From where I sit, you're way ahead of the pack. You've developed the strength of a draft horse while holding onto the delicacy of a daffodil. You have a heart that melts like chocolate in a glove box in July, carefully counter-balanced against the stubbornness of an Ozark mule. You can be warm and tender one minute, and when circumstances require, intense and aggressive the next. You are the mother, advocate and protector of a child with a disability. You're a neighbor, a friend, a stranger I pass at the mall. You're the woman I sit next to at church, my cousin and my sister-in-law. You're a woman who wanted ten fingers and ten toes, and got something more. You're a wonder.
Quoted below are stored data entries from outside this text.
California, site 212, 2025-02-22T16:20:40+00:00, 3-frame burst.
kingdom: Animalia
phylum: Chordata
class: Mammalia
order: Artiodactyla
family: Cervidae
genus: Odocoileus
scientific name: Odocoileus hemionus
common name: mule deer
(Lori Borgman is a newspaper columnist and author)

7 comments:

Lynden Jen said...

Wow - tears and hugs, Amy, tears and hugs. That writing pretty much says it all.

Eva and her 'rents said...

That's right. We DO feel ordinary and didn't volunteer to have a child with needs, but shouldn't fail to give ourselves credit for the amazing things we do with and for our children. I'm grateful Eva was born to me because I really feel that no one else could raise her as well as I can.

Melissa said...

So that article basically says everything I've wanted to say. Awesome and I hope, Amy, that you took it to heart to because that's exactly how I feel about you! Amazing my friend.

Cheryl said...

Oh Amy! Thank you for sharing this wonderful essay. It touched my heart so deeply, expressing just what I was feeling about my daughter and the process of letting her go, as she is now living in Seattle. It also is an almost perfect picture of you my friend and I hope you keep a copy close for those many days when you need to be remined of how blessed Max is and how blessed you are to be Max's Mama.

Unknown said...

a great story i jsut so love that

~Kimberly said...

Well that just brings tears to my eyes! All so true.

Kim

hannah m said...

Thank you for sharing this (as the tears stream down my face!).